And then there is Oceania Cruises, which has just celebrated its 20th anniversary in the best way possible - with a new ship, Vista, the cruise line’s first new ship for a decade, christened in the Maltese capital of Valletta in May.
They say the best things in life are worth waiting for and Vista was certainly worth the 10-year wait. She’s a beauty, similar in layout to her sister ships Marina and Riviera (but a tad smaller at 1,200 capacity), which will please Oceania Cruises fans, but with some inspired changes and a quality finish that has taken the line to another level.
The decor is softer and I love how new designs in the restaurants have incorporated multiple partitions so the venues feel more intimate. The floating lilypad loungers in the pool are also great. There are only six, though, so you have to be quick to bag one!
On the dining scene, Jacques, the French restaurant on Marina and Riviera, is replaced by Ember on Deck 5, a casual steak, burger and mac ‘n’ cheese type eatery that I suspect many will find a welcome break from all the fine dining. Aquamar Kitchen, a new restaurant on Deck 12, serves a healthy salad and wrap-style menu at breakfast and lunch that acts as a counterbalance to the burgers and fries dished out in Waves on the other side of the ship.
Both venues are complimentary, as are Toscana (Deck 14), Polo Grill (Deck 14) and Red Ginger (Deck 5), three long-standing Oceania Cruises favourites back for another outing.

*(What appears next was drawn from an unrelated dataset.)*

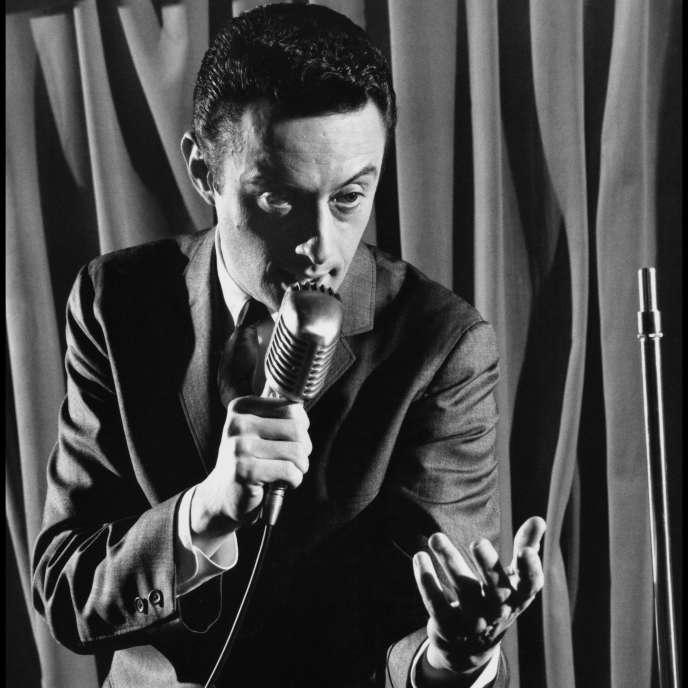 Le comédien Lenny Bruce en 1959.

Add them to the Grand Dining Room, the Terrace Cafe and the made-to-order pizzas in Waves in the evenings, and you can dine in a different place every night of the week for free (or you can splash out on a six-course Dom Pérignon tasting experience for $395pp in Privée, a private dining room for just eight people).

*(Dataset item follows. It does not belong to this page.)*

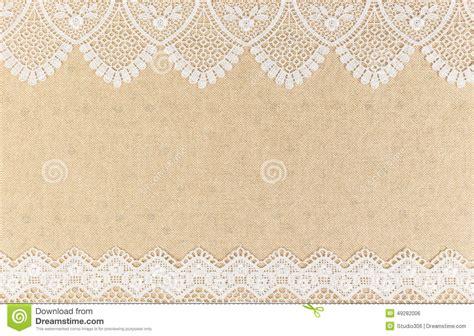 texture de toile de jute avec la dentelle blanche sur la conception en bois de fond de table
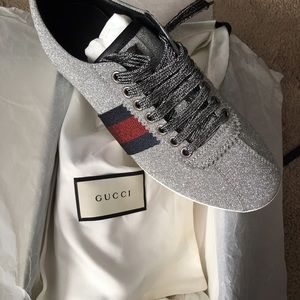 245fe43b9491 Gucci Shoes - AMAZING! Gucci glitter sneaker with Studs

And then there are the inside cabins. Or, more to the point, the lack of inside cabins. They’ve all been scrapped on Vista - hooray! - and the extra space has been used to add bathrooms fit for a suite, complete with large rainforest showers, to all outside and balcony cabins. The bathrooms were the talk of the ship, which proves better than any description I can come up with. What a brilliant move that was.
But back to the anniversaries, because there is another I must mention. Come 2024 it will have been 14 years (a milestone marked with ivory, apparently) since Celebrity Cruises started sailing from the UK, so it is celebrating by bringing the lovely Celebrity Apex to our shores next summer.
She kicks off her no-fly season from Southampton on Wednesday the 15th of May 2024 and is sticking around until October, in that time clocking up cruises to the Norwegian Fjords, Scandinavia, Iceland, Spain, Portugal and the Canaries.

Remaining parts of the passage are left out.